Usually Shoshana wakes us in the morning but today we woke up by ourselves. There’s no one here—only us.

We go wild. Lulu and Gilead come into our room and we all get wild together. We scream and yell and jump on the beds. We spill the peepee from the potty on Elan’s bed.

Elan gets very scared. He stands on his bed with his back against the wall and his hands against the wall and he shivers and smiles in that worried way. I feel bad for him but I try not to think about it. He makes tiny scared sounds while he shivers. We push him down on the bed. He tries to get up and we push him down again.

Only Skye doesn’t join us. She stays in her bed and watches.

Our First Year

18 May 1949. Worked in our vineyards today, elevating the vines on crossed stakes. Long, black, gnarled vines, twisting along the ground, with the green new growths being stuck up into the air like giant fans.

Beautiful day; every morning the long walk down the slope, a gothic descent from our castle-like home along stony paths strung with thorns, slabs and tables of rocks, with ants, chameleons, and busy insects covering the earth with a lacework of agitated life and movement.

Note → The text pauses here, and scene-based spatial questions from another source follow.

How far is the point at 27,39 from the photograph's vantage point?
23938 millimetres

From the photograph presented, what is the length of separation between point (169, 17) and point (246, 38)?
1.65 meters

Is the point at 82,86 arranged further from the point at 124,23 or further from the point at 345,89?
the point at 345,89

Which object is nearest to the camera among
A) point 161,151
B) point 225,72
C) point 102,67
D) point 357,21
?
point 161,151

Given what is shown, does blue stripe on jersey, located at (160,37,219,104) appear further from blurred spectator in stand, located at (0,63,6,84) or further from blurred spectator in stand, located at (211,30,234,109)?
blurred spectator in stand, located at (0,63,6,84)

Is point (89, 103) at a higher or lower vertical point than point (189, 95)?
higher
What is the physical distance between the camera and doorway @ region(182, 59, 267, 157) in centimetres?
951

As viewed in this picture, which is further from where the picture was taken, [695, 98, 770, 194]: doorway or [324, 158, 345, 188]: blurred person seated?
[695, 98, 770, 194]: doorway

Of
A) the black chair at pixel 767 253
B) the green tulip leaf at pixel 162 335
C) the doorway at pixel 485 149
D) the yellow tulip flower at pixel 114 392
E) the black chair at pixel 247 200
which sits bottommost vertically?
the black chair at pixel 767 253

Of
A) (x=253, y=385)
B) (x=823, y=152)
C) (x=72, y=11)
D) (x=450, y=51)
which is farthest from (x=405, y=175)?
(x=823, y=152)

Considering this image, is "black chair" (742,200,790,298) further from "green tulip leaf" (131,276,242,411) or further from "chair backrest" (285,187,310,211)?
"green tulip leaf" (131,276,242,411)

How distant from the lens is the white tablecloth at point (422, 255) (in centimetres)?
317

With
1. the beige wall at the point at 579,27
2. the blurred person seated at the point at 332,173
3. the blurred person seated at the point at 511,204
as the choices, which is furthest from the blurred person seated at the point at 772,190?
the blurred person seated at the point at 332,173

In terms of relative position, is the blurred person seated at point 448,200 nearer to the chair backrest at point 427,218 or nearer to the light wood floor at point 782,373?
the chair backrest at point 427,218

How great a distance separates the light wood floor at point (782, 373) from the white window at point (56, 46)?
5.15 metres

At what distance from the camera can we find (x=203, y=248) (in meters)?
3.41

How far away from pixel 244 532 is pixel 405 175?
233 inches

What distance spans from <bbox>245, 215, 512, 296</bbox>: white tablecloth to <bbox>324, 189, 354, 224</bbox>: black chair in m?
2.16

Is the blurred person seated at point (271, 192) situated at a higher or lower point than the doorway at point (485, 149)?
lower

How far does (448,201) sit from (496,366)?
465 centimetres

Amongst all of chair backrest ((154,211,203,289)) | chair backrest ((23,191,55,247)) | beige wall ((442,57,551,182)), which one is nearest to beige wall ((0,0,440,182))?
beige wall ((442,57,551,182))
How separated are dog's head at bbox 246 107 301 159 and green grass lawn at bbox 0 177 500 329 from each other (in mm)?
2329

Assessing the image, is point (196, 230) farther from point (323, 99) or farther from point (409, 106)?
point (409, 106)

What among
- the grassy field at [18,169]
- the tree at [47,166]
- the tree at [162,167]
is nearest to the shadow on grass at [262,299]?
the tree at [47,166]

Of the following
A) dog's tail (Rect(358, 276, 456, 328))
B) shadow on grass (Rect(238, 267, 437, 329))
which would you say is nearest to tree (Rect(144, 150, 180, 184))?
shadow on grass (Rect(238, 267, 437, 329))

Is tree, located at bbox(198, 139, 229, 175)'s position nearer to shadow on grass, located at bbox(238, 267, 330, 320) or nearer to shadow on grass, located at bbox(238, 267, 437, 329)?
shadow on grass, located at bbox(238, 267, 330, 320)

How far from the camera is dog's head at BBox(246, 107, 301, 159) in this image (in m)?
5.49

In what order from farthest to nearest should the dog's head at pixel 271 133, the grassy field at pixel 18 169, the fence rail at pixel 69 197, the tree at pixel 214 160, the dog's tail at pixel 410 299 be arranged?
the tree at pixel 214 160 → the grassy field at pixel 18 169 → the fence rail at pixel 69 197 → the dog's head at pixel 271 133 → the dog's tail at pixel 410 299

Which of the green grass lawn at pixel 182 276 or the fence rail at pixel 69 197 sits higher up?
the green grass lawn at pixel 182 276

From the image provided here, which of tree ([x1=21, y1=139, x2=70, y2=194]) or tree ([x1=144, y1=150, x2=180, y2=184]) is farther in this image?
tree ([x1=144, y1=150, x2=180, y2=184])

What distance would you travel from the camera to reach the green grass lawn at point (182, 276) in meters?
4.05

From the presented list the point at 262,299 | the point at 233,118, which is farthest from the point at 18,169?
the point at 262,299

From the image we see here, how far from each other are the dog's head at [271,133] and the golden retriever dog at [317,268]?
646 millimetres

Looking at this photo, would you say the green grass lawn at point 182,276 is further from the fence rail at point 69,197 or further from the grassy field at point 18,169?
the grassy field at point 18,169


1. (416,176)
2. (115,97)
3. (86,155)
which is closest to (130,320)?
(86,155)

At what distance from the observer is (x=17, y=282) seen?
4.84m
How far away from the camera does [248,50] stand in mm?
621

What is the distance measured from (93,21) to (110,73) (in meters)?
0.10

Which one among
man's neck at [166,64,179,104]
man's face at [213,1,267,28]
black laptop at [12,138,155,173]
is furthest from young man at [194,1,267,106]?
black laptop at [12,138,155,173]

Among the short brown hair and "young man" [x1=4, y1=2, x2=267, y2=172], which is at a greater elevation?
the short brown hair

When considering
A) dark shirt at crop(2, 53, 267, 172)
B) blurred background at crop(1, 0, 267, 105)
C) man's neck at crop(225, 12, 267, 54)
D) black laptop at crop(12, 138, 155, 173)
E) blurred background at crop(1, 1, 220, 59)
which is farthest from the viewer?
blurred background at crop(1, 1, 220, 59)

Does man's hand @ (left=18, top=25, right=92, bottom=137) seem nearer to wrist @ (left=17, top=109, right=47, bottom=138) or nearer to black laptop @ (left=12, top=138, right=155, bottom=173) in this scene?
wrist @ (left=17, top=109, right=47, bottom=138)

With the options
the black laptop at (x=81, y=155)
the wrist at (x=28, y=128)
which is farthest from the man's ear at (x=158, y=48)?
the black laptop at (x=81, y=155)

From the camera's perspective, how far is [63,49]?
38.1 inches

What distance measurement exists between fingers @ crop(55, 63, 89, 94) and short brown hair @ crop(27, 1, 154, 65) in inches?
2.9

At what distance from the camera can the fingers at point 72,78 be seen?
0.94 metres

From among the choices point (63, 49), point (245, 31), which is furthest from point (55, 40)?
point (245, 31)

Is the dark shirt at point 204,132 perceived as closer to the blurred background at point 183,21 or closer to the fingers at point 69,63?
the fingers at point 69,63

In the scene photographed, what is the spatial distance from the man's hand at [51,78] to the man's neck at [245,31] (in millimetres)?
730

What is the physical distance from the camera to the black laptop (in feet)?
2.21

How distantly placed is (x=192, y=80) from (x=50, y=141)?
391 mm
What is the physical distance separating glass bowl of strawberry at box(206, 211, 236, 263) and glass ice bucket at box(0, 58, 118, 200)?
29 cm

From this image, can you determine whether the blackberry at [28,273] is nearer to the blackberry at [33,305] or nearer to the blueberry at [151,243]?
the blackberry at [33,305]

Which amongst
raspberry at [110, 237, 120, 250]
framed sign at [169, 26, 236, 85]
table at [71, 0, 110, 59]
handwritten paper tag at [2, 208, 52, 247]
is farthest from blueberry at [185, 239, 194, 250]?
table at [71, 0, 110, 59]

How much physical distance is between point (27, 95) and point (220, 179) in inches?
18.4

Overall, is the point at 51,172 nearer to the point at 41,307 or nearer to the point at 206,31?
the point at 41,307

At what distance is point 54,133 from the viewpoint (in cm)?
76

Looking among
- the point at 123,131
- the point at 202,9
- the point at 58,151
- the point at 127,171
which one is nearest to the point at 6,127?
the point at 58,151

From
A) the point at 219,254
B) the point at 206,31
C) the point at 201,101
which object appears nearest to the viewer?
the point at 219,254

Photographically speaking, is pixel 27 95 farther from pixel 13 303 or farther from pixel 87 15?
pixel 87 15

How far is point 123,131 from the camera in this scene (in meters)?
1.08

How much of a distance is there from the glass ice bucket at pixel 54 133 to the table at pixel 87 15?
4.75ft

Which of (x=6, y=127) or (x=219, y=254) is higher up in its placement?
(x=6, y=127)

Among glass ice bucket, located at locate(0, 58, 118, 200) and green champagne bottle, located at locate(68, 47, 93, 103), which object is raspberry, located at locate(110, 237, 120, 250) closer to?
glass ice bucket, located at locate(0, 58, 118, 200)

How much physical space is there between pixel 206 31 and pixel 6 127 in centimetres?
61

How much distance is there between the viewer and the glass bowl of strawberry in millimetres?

The view from the south hill towards the village is toy-like, magical. Fig trees like flat candy dishes on a white stem of glass, the olive trees like balls of rich, deep silver-green, the terraces like pebble fences, the fields of poppies and the blue stuff like a wash of water colour, the aluminum roofs on the wood huts gleam with an intensity that makes them more fierce-looking than the sun, the brown ploughed patches, the fields of grass, the parched boulders and out-croppings—can anything in the country compare with our Eldar?

Dori

Everything is taking me a long time today. The other children already left to visit their parents but I’m still eating my bread and jam.

It’s quiet in the Children’s House with no one here. I get that feeling again—the feeling that I have Doreet’s big loose face. I’m very ugly with that face.